Taiwan’s local elections of 2014 were held on November 29 and elected 6 municipal mayors and 16 county magistrates. The KMT (Kuomintang, Nationalist Party), Taiwan’s ruling party, won only 6 out of the 22 local seats and gained just 40.7 percent of the vote. Jiang Yi-huah, Taiwan’s premier, resigned after election. President Ma Ying-jeou also stepped down as the chairman of the KMT to take responsibility for his party’s losses in the elections. The Democratic Progress Party (DPP), Taiwan’s opposing party, won a landslide over the KMT and raised the prospects of the party’s victory in Taiwan’s upcoming 2016 presidential election.
The 2014 elections, being local in nature, did not touch upon the South China Sea issue or Taiwan’s position on the U-shaped line. However, since February 2014, Taiwan has received increasing calls from foreign countries to clarify its intentions with respect to the 1947 line and its sovereignty and maritime claims in the South China Sea. It is under pressure to bring these into accordance with international law, particularly the United Nations Convention on the Law of the Sea (UNCLOS).

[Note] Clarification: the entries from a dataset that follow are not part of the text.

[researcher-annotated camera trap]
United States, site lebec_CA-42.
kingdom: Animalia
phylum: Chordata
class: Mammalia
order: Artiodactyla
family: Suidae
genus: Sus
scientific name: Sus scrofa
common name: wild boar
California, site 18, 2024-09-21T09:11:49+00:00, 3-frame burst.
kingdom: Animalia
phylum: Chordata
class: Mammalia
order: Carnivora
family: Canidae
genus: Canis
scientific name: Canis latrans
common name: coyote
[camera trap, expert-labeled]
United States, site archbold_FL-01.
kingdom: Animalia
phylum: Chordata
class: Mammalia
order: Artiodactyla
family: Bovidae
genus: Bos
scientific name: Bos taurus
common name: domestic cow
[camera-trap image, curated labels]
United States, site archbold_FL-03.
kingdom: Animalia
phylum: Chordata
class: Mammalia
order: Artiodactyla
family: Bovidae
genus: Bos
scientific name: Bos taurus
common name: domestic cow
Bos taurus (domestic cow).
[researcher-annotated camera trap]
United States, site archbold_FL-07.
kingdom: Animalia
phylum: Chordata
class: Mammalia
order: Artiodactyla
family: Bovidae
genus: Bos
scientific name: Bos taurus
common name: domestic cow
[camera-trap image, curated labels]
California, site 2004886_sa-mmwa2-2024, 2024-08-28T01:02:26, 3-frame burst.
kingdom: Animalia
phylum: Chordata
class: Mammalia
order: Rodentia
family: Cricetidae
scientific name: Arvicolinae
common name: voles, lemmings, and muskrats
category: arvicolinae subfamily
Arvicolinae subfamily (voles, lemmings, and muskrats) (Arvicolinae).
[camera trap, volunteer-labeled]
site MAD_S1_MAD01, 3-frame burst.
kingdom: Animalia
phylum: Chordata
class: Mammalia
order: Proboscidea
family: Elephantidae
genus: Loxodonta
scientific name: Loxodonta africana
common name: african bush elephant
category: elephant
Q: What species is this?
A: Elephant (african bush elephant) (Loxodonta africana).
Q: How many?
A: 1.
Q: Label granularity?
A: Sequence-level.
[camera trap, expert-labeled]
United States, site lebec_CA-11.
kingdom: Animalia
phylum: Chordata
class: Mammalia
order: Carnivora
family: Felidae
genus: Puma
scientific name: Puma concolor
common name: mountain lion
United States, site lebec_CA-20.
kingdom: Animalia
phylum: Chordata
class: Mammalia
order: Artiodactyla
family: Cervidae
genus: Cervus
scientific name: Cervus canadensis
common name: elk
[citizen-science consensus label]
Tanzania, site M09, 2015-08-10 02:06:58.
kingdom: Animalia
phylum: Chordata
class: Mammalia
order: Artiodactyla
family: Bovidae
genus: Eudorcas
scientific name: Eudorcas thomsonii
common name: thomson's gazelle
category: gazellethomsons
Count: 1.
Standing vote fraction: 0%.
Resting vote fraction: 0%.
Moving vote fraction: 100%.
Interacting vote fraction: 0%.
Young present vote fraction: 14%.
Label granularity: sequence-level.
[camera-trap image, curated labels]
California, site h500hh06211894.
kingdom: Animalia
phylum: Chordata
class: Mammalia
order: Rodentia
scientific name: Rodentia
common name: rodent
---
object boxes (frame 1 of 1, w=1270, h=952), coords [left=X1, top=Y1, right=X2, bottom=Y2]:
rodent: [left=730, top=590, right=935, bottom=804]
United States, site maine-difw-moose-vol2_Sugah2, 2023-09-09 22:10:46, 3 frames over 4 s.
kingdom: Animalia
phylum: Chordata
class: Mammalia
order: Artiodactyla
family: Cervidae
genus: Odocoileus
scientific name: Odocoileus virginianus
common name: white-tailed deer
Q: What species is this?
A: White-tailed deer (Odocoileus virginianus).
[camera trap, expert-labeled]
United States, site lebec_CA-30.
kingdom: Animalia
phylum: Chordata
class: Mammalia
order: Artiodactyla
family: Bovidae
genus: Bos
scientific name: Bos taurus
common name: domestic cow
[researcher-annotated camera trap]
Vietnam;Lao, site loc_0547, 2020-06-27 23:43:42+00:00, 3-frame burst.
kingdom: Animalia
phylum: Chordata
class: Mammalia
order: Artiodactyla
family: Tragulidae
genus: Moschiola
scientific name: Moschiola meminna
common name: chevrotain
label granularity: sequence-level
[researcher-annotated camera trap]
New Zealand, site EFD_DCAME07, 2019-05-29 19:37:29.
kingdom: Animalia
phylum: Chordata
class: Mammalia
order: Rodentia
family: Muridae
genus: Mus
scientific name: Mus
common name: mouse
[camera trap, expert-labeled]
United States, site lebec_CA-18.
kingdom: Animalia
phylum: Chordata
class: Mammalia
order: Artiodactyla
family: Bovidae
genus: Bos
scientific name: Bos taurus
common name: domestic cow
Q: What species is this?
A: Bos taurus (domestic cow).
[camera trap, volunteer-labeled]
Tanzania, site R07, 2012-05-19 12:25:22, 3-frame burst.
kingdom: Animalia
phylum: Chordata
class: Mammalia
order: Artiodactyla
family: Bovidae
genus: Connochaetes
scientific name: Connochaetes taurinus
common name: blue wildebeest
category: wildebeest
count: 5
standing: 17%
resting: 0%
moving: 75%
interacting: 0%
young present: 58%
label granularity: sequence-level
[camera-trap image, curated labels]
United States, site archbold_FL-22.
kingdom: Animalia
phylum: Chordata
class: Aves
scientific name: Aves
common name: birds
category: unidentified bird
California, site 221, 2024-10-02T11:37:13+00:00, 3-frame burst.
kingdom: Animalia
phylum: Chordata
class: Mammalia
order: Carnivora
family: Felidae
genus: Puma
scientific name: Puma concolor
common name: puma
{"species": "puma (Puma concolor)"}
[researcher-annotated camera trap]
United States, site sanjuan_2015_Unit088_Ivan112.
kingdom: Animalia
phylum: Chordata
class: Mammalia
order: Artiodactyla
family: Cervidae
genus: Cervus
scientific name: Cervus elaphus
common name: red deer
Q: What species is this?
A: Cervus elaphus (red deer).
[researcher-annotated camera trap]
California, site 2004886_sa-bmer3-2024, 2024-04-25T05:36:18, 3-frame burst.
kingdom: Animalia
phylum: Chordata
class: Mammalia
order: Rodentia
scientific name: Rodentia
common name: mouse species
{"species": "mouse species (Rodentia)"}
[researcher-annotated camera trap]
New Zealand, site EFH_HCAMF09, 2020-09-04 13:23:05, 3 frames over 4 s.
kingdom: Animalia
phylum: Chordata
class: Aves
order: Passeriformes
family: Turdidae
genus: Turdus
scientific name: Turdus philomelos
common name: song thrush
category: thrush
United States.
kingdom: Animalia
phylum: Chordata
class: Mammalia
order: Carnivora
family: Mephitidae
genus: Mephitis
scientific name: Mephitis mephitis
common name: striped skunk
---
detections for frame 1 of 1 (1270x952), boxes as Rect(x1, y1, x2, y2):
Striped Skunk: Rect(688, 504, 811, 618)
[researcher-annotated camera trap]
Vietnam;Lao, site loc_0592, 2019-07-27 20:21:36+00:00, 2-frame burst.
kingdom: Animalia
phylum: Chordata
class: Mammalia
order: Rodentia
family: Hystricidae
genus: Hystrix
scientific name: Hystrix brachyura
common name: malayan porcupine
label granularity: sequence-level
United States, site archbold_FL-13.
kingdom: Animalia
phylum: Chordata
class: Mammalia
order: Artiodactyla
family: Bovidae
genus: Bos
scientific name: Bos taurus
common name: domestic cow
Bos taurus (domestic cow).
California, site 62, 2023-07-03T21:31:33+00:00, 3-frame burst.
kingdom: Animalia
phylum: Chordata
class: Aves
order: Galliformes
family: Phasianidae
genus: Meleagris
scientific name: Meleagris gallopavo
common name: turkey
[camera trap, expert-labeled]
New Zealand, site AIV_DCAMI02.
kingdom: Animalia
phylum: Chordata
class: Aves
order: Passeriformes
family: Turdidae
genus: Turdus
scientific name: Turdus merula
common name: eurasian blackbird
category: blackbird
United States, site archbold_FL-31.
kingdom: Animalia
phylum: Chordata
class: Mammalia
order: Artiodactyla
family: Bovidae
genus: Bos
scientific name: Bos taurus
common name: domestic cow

In September 2014, Parris Chang, Taiwan’s former National Security Council deputy secretary-general, stated that if the DPP wins the 2016 presidential election, it would seriously consider abandoning its claims to the entire South China Sea that is based on the U-shaped line. In response to this statement, an op-ed article published by the Global Times warned that “Taiwan abandoning nine-dash line in South China Sea would be disastrous.”
Particularly if the South China Sea arbitral tribunal makes its ruling in 2015, it can be expected that the South China Sea dispute, Taiwan’s position on the U-shaped line, and cross-strait maritime cooperation would become important issues to be debated by presidential candidates from the KMT and DPP when the campaign begins in 2015.